Instructions for the task: Excluding pictures, retype the line with "phylum: Chordata" and each line that follows it to the end of the data below, word for word.

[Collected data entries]
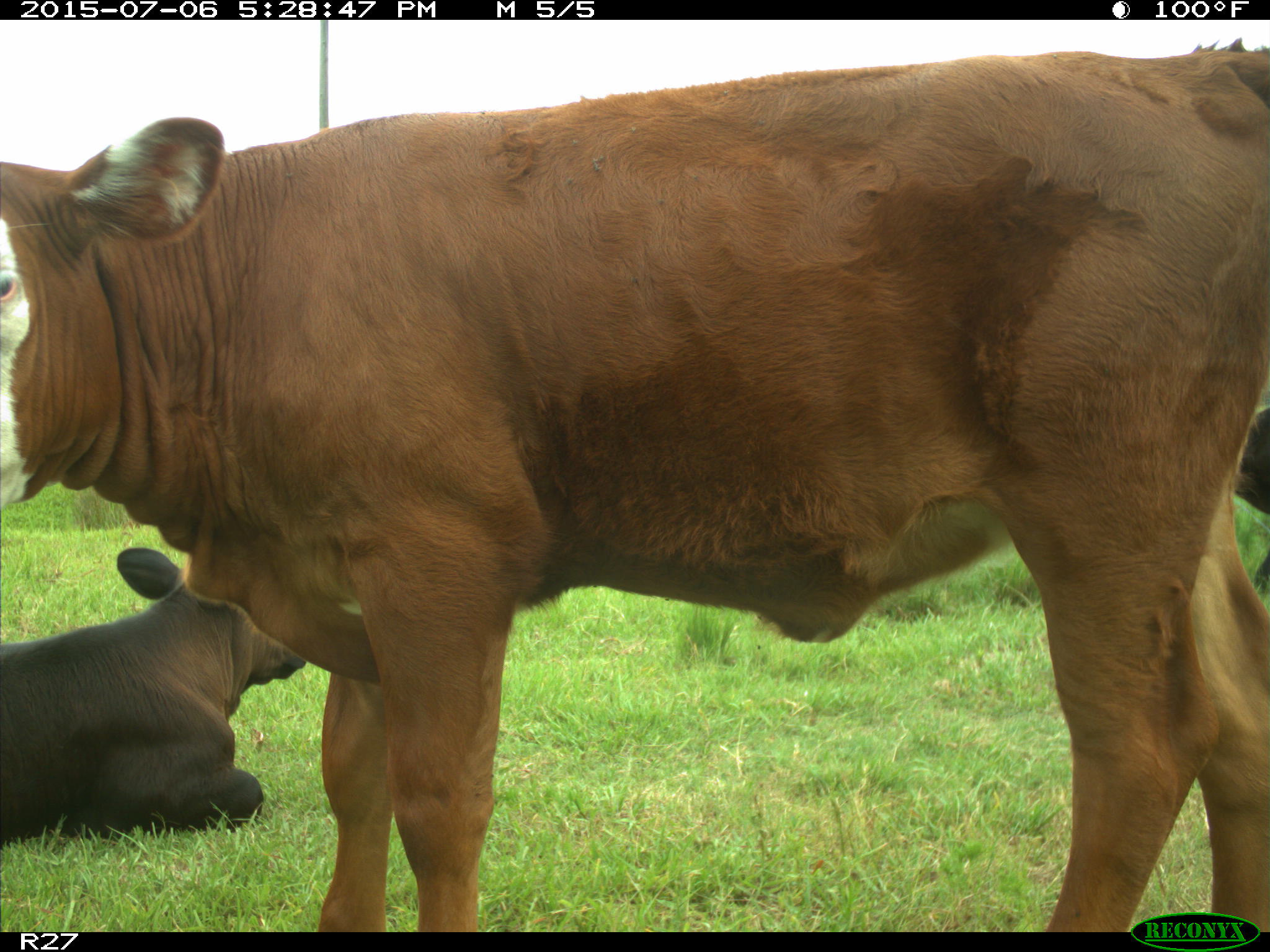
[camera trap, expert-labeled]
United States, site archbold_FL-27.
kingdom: Animalia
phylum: Chordata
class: Mammalia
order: Artiodactyla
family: Bovidae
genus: Bos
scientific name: Bos taurus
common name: domestic cow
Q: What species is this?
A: Bos taurus (domestic cow).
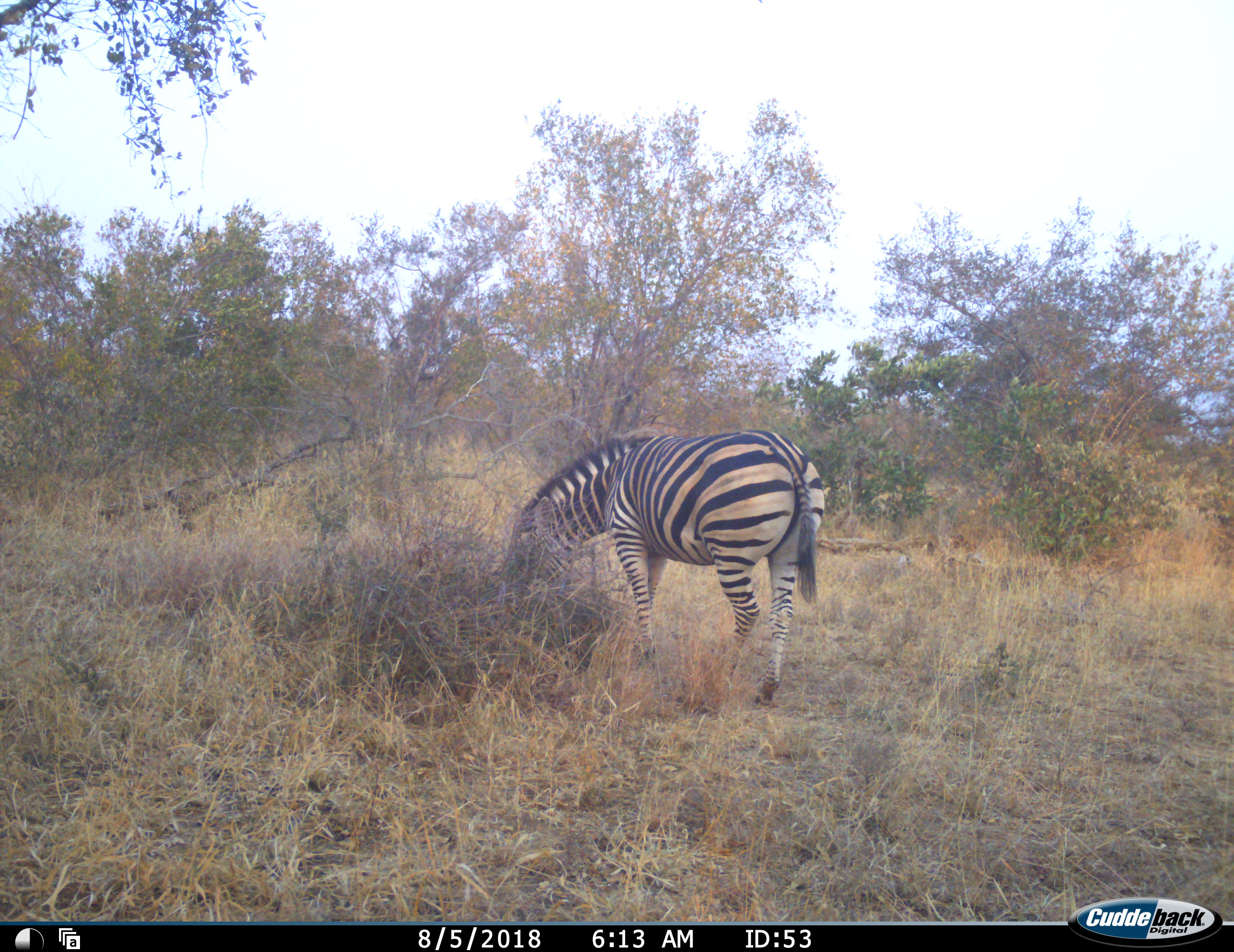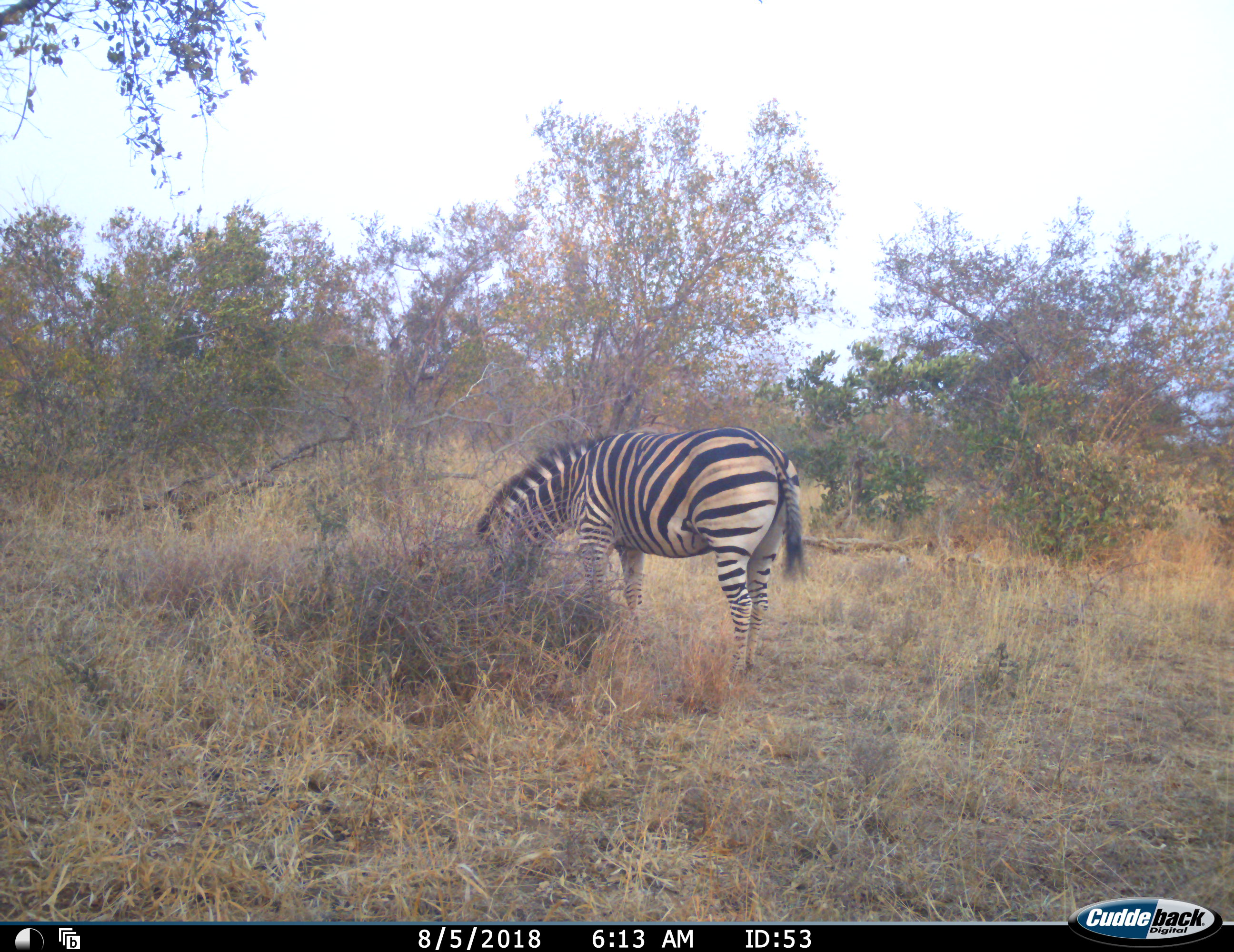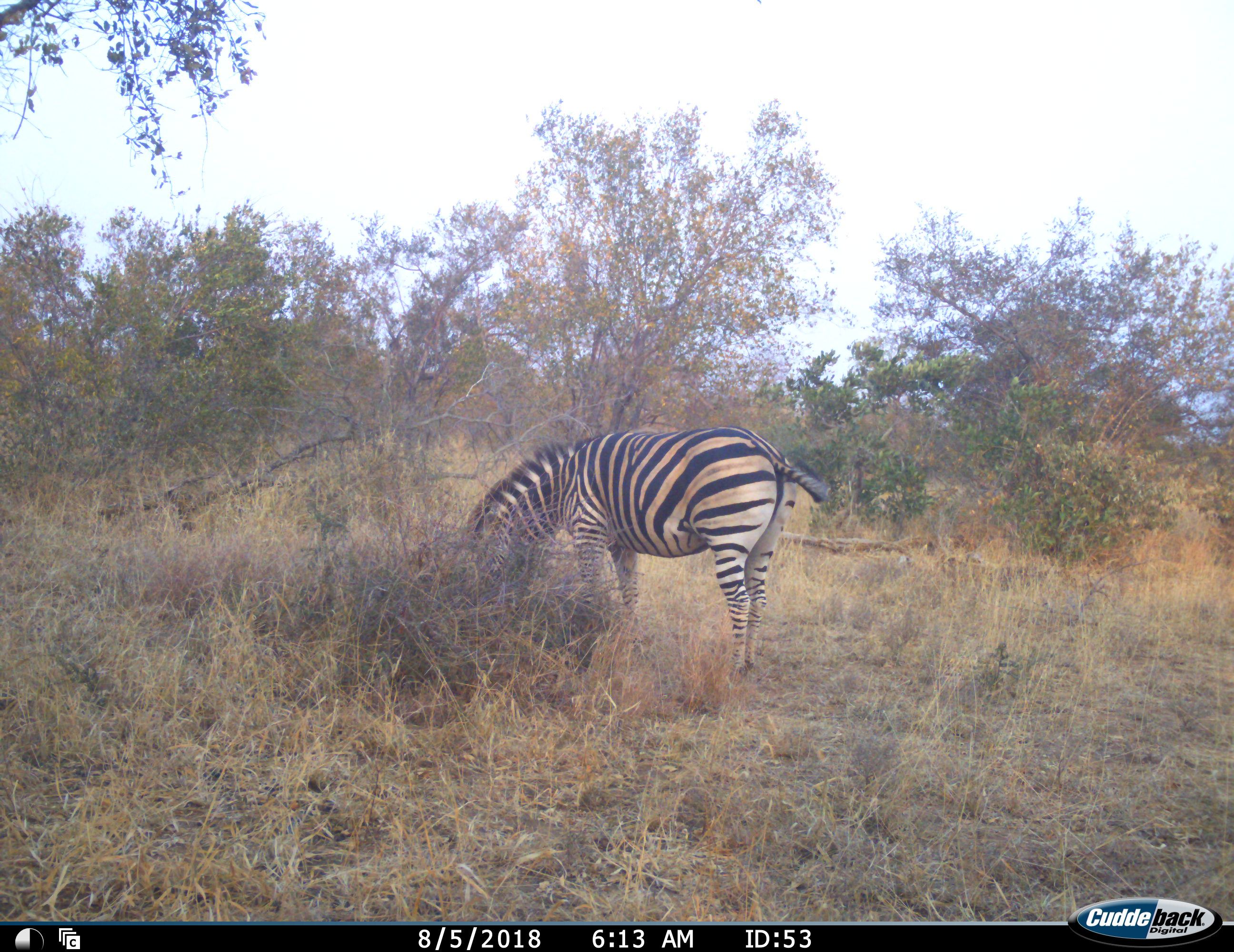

Expected output:
phylum: Chordata
class: Mammalia
order: Artiodactyla
family: Bovidae
genus: Bos
scientific name: Bos taurus
common name: domestic cow
Q: What species is this?
A: Bos taurus (domestic cow).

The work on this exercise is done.